Exercise inputs ->
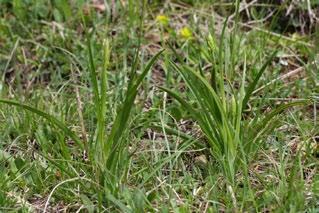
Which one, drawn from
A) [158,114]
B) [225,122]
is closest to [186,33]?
[158,114]

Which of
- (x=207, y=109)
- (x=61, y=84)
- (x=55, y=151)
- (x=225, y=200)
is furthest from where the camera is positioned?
(x=61, y=84)

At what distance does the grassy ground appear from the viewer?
81.7 inches

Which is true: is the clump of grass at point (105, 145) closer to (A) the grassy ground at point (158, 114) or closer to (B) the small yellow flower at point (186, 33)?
(A) the grassy ground at point (158, 114)

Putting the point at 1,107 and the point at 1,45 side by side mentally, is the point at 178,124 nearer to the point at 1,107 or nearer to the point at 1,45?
the point at 1,107

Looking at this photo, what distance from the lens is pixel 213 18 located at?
3062 millimetres

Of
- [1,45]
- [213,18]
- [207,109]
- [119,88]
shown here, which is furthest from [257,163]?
[1,45]

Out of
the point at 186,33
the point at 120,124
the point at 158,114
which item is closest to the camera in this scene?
the point at 120,124

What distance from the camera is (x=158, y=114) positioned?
2.57 meters

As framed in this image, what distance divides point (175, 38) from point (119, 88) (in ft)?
2.12

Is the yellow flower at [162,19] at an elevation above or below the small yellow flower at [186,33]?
above

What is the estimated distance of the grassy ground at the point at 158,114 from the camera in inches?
81.7

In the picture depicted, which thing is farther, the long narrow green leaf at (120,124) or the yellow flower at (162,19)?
the yellow flower at (162,19)

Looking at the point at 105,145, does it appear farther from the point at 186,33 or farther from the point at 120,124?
the point at 186,33

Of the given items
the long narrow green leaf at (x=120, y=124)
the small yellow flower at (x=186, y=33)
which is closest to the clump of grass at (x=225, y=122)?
the long narrow green leaf at (x=120, y=124)
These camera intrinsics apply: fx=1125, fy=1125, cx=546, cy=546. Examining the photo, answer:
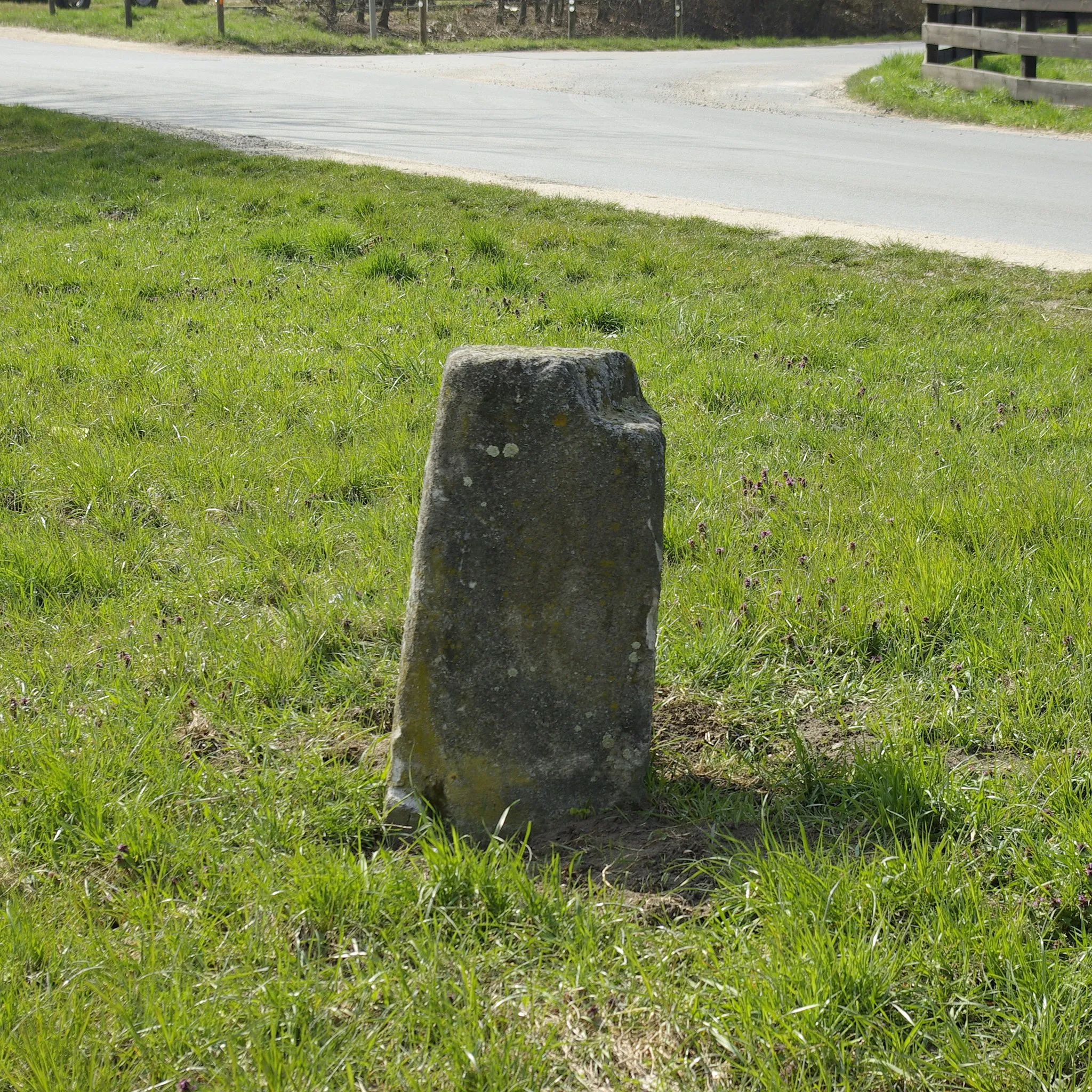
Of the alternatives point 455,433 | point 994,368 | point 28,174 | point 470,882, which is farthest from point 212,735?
point 28,174

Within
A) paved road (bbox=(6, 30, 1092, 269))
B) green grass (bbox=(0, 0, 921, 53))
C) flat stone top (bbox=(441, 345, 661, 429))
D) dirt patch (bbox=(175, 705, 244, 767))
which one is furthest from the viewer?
green grass (bbox=(0, 0, 921, 53))

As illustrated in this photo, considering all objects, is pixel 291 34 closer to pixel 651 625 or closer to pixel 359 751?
pixel 359 751

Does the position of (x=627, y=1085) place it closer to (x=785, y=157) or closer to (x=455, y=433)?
(x=455, y=433)

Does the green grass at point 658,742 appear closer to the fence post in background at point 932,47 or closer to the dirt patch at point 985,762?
the dirt patch at point 985,762

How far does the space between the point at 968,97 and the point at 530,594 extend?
669 inches

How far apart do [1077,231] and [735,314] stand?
3.84 metres

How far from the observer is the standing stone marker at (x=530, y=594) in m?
2.67

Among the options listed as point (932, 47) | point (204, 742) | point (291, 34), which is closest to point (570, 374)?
point (204, 742)

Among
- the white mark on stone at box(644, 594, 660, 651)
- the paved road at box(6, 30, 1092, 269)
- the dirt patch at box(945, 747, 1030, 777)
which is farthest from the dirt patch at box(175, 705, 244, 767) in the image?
the paved road at box(6, 30, 1092, 269)

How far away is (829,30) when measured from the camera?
36.1 metres

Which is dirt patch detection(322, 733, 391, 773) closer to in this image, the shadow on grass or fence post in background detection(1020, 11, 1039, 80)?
the shadow on grass

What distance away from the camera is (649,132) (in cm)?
1490

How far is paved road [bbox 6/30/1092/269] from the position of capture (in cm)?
992

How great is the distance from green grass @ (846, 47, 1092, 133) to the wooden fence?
7.3 inches
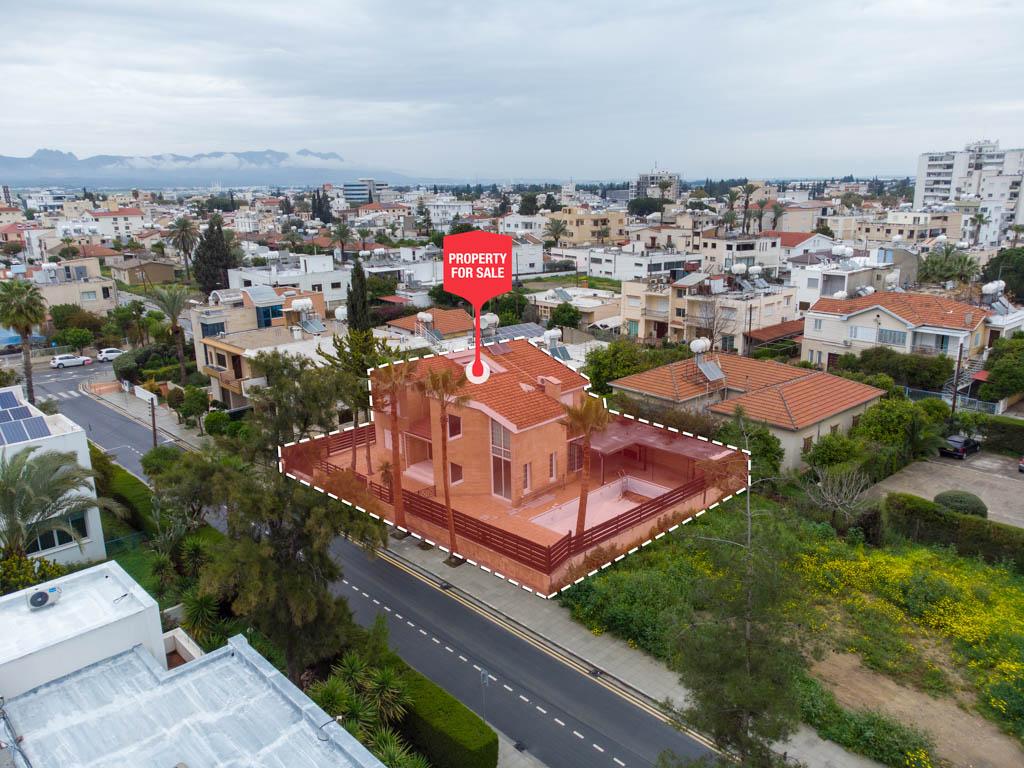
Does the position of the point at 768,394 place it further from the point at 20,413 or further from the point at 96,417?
the point at 96,417

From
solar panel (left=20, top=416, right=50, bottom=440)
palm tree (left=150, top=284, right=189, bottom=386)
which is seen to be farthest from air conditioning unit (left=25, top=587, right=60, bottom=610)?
palm tree (left=150, top=284, right=189, bottom=386)

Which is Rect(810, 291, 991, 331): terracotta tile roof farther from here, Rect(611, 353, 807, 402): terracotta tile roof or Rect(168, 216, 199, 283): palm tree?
Rect(168, 216, 199, 283): palm tree

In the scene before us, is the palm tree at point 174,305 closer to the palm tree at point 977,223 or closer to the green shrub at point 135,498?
the green shrub at point 135,498

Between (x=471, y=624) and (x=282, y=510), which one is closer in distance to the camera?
(x=282, y=510)

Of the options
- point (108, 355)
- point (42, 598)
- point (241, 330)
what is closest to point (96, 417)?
point (241, 330)

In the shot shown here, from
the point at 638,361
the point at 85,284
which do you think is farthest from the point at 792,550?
the point at 85,284

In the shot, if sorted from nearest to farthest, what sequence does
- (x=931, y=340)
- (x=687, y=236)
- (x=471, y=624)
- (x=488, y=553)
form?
(x=471, y=624) → (x=488, y=553) → (x=931, y=340) → (x=687, y=236)

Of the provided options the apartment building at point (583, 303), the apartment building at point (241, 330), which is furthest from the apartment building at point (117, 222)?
the apartment building at point (241, 330)

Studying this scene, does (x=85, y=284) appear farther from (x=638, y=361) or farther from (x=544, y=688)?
(x=544, y=688)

Instruction -> Transcribe every one of the records above word for word, leaving out the pictures.

Correct answer ->
Which one, drawn from
A) [158,114]
B) [225,122]
is closest to [186,33]?
[158,114]

Which of
- (x=207, y=109)
- (x=61, y=84)
- (x=55, y=151)
- (x=225, y=200)
is furthest from where the camera is positioned?
(x=61, y=84)

At what distance does the grassy ground appear from the viewer?
81.7 inches

Which is true: is the clump of grass at point (105, 145) closer to (A) the grassy ground at point (158, 114) or closer to (B) the small yellow flower at point (186, 33)?
(A) the grassy ground at point (158, 114)

Putting the point at 1,107 and the point at 1,45 side by side mentally, is the point at 178,124 nearer to the point at 1,107 or nearer to the point at 1,45?
the point at 1,107

Looking at this photo, what distance from the lens is pixel 213 18 located at?
3062 millimetres

Of
- [1,45]
- [213,18]
- [207,109]
- [119,88]
shown here, which is furthest from [257,163]?
[1,45]

Out of
the point at 186,33
the point at 120,124
the point at 158,114
which item is closest to the camera in this scene?
the point at 120,124

What distance from the camera is (x=158, y=114) positioned?
2.57 meters

As framed in this image, what distance divides point (175, 38) from point (119, 88) (in ft)?
2.12

Is the yellow flower at [162,19] at an elevation above or below the small yellow flower at [186,33]?
above

What is the estimated distance of the grassy ground at the point at 158,114 from the camera in inches?
81.7

In the picture depicted, which thing is farther, the long narrow green leaf at (120,124) or the yellow flower at (162,19)?
the yellow flower at (162,19)

Looking at the point at 105,145, does it appear farther from the point at 186,33 or farther from the point at 120,124?
the point at 186,33

Of the given items
the long narrow green leaf at (x=120, y=124)
the small yellow flower at (x=186, y=33)
which is closest to the clump of grass at (x=225, y=122)?
the long narrow green leaf at (x=120, y=124)
These camera intrinsics apply: fx=1125, fy=1125, cx=546, cy=546. Examining the photo, answer:
Of the alternatives point 455,433 | point 994,368 | point 28,174 | point 470,882, which is farthest from point 212,735?
point 28,174

Within
A) paved road (bbox=(6, 30, 1092, 269))
B) green grass (bbox=(0, 0, 921, 53))
C) flat stone top (bbox=(441, 345, 661, 429))
D) dirt patch (bbox=(175, 705, 244, 767))
which one is furthest from the viewer?
green grass (bbox=(0, 0, 921, 53))

As illustrated in this photo, considering all objects, is pixel 291 34 closer to pixel 651 625 or closer to pixel 359 751?
pixel 359 751

Does the position of (x=627, y=1085) place it closer to (x=785, y=157) or closer to (x=455, y=433)?
(x=455, y=433)

Does the green grass at point 658,742 appear closer to the fence post in background at point 932,47 or closer to the dirt patch at point 985,762?
the dirt patch at point 985,762

How far does the space between the point at 968,97 and the point at 530,594 extend?
669 inches

How far apart do [1077,231] and [735,314] stand?
3.84 metres

How far from the observer is the standing stone marker at (x=530, y=594) in m?
2.67

Among the options listed as point (932, 47) | point (204, 742) | point (291, 34), which is closest to point (570, 374)?
point (204, 742)

Among
- the white mark on stone at box(644, 594, 660, 651)
- the paved road at box(6, 30, 1092, 269)
- the dirt patch at box(945, 747, 1030, 777)
which is farthest from the dirt patch at box(175, 705, 244, 767) in the image?
the paved road at box(6, 30, 1092, 269)

How far away is (829,30) when measured from the camera?
36.1 metres

Which is dirt patch detection(322, 733, 391, 773) closer to in this image, the shadow on grass or fence post in background detection(1020, 11, 1039, 80)?
the shadow on grass

What distance away from the camera is (649,132) (in cm)?
1490

How far is paved road [bbox 6/30/1092/269] from the position of capture (in cm)?
992

How great is the distance from green grass @ (846, 47, 1092, 133) to the wooden fence?
7.3 inches
Does the position of the point at 768,394 place it further from the point at 20,413 or further from the point at 96,417?
the point at 96,417

From
solar panel (left=20, top=416, right=50, bottom=440)
palm tree (left=150, top=284, right=189, bottom=386)
which is seen to be farthest from air conditioning unit (left=25, top=587, right=60, bottom=610)?
palm tree (left=150, top=284, right=189, bottom=386)

Which is Rect(810, 291, 991, 331): terracotta tile roof farther from here, Rect(611, 353, 807, 402): terracotta tile roof or Rect(168, 216, 199, 283): palm tree?
Rect(168, 216, 199, 283): palm tree

In the scene before us, is the palm tree at point 174,305 closer to the palm tree at point 977,223 or closer to the green shrub at point 135,498?
the green shrub at point 135,498

Between (x=471, y=624) and (x=282, y=510), which one is closer in distance to the camera?
(x=282, y=510)

Of the options
- point (108, 355)
- point (42, 598)
- point (241, 330)
what is closest to point (96, 417)?
point (241, 330)

In the shot shown here, from
the point at 638,361
the point at 85,284
which do you think is farthest from the point at 792,550?
the point at 85,284

In the shot, if sorted from nearest to farthest, what sequence does
- (x=931, y=340)
- (x=687, y=236)
- (x=471, y=624)
- (x=488, y=553)
form?
(x=471, y=624) → (x=488, y=553) → (x=931, y=340) → (x=687, y=236)

Of the provided options the apartment building at point (583, 303), the apartment building at point (241, 330), which is furthest from the apartment building at point (117, 222)?
the apartment building at point (241, 330)

Studying this scene, does (x=85, y=284) appear farther from (x=638, y=361) or farther from (x=544, y=688)?
(x=544, y=688)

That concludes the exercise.